Extrait du document:
• • • • • • •
Après avoir décrit de manière globale l’objet du poème-peinture (voir ici), nous pouvons insister sur sa fonction de partition en mots et couleurs, dont certains éléments retrouvent peut-être de manière essentielle le propre de toute écriture musicale.

Une première façon de décrire la chose pourrait consister à distinguer dans la composition du poème-peinture les niveaux d’organisation se rapprochant – parce que souvent ils s’en inspirent – des registres d’une partition musicale traditionnelle. Tout discours musical consiste en l’organisation cohérente d’un divers sonore dont les composantes, le plus souvent, correspondent à des unités instrumentales (groupes ou instruments seuls) à combiner dans la durée. Si la partition est donc ce texte organisant la « partition » spatiale des masses et des lignes mélodiques, dans lequel chaque instrumentiste peut lire et suivre son rôle, on réalise que de la même façon le poème-peinture fait apparaître divers registres formels pouvant chacun être investi d’une signification musicale en développement.
• • • • • • •
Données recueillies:
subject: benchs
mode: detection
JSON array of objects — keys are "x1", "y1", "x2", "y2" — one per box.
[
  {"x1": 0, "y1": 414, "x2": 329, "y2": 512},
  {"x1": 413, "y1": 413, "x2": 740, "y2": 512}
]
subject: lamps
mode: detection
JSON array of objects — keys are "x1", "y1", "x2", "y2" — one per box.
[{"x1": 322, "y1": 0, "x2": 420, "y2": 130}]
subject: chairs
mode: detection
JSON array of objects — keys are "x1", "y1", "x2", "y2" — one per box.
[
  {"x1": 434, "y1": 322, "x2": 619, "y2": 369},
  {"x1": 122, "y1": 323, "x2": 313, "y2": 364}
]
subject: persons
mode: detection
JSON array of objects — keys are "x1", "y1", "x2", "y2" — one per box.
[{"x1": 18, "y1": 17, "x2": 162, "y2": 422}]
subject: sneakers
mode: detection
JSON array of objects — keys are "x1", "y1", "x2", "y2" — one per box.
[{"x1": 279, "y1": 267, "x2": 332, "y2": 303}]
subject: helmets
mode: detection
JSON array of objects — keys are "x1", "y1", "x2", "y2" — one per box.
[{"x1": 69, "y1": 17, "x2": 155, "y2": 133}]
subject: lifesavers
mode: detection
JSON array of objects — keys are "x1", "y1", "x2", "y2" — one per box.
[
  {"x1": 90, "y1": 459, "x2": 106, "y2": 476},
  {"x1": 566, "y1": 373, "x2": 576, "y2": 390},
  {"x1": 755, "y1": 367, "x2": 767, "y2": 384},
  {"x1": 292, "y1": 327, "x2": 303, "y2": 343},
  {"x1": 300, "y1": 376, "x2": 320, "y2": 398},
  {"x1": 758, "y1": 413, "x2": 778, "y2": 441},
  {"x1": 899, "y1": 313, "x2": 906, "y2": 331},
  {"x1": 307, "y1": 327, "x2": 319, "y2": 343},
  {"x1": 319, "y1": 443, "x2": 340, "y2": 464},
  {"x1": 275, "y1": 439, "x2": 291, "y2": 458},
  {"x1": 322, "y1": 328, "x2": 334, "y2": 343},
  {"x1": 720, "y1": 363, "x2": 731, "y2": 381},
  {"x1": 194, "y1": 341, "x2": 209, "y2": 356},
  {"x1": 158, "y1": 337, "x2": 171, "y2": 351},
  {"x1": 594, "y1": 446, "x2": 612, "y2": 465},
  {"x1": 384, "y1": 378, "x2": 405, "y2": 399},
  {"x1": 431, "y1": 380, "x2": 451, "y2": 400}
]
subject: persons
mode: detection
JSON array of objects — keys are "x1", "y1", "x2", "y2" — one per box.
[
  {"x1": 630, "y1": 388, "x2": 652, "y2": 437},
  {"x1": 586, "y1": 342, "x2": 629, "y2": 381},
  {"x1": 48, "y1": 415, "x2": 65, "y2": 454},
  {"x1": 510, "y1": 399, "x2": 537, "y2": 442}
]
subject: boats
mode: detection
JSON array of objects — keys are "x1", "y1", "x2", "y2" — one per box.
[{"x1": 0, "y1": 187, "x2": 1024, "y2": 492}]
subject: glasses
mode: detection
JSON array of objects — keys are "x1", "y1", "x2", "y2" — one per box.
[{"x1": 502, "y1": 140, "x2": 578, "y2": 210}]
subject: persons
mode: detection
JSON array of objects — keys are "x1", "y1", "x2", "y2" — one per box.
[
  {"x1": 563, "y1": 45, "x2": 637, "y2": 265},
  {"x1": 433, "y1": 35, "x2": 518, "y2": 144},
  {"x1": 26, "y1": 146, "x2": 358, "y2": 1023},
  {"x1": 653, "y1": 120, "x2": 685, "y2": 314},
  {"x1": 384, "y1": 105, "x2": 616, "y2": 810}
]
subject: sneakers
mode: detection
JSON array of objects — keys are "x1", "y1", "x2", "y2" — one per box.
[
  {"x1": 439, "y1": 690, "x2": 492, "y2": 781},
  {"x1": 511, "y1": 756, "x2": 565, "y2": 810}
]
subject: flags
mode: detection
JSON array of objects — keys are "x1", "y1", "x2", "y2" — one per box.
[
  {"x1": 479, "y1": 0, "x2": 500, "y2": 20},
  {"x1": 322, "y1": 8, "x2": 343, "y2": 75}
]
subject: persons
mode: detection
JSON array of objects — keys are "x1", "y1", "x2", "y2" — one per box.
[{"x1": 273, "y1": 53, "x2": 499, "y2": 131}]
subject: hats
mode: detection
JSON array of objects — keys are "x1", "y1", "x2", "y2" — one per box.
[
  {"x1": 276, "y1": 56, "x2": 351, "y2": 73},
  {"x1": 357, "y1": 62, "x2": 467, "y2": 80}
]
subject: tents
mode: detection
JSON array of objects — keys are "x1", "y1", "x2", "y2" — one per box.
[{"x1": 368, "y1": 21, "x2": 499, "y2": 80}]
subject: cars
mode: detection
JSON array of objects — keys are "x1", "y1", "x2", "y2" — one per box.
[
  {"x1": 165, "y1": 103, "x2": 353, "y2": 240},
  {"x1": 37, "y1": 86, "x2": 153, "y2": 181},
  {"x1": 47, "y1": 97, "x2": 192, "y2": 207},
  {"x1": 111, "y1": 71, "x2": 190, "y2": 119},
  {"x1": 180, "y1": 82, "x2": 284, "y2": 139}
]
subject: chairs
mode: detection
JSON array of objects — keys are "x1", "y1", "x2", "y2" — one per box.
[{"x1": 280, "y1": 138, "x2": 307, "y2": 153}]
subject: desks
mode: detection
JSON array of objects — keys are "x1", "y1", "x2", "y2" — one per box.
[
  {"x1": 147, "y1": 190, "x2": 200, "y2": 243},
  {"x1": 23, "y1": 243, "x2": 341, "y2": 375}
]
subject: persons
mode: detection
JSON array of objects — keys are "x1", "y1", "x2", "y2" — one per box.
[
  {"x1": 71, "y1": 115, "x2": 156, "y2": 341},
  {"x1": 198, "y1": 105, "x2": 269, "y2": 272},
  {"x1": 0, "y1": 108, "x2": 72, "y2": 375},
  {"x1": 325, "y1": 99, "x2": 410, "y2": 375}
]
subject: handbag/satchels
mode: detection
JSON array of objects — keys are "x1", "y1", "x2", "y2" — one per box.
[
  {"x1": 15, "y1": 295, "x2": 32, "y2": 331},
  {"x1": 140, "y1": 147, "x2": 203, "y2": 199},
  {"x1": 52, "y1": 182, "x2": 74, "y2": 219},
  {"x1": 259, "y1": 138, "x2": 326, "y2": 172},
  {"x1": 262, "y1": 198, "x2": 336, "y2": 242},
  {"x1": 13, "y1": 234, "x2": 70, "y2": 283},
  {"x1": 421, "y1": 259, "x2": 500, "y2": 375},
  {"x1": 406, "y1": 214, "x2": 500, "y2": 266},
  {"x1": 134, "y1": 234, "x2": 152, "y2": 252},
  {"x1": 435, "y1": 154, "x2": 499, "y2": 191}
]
• • • • • • •
Travail à faire:
a. Répondez aux questions suivantes d'après l'extrait sur le poème-peinture.
(i) Sur quelle fonction du poème-peinture l'extrait se propose-t-il d'insister ?
(ii) En quoi consiste tout discours musical ?
(iii) Que chaque instrumentiste peut-il lire et suivre dans la partition ?
b. Reproduisez à l'identique le passage de l'extrait sur le poème-peinture compris entre « Après avoir décrit » et « toute écriture musicale. », ces deux bornes incluses.

Réponses attendues:
a.
(i) Sa fonction de partition en mots et couleurs.
(ii) En l'organisation cohérente d'un divers sonore.
(iii) Son rôle.

b.
Après avoir décrit de manière globale l’objet du poème-peinture (voir ici), nous pouvons insister sur sa fonction de partition en mots et couleurs, dont certains éléments retrouvent peut-être de manière essentielle le propre de toute écriture musicale.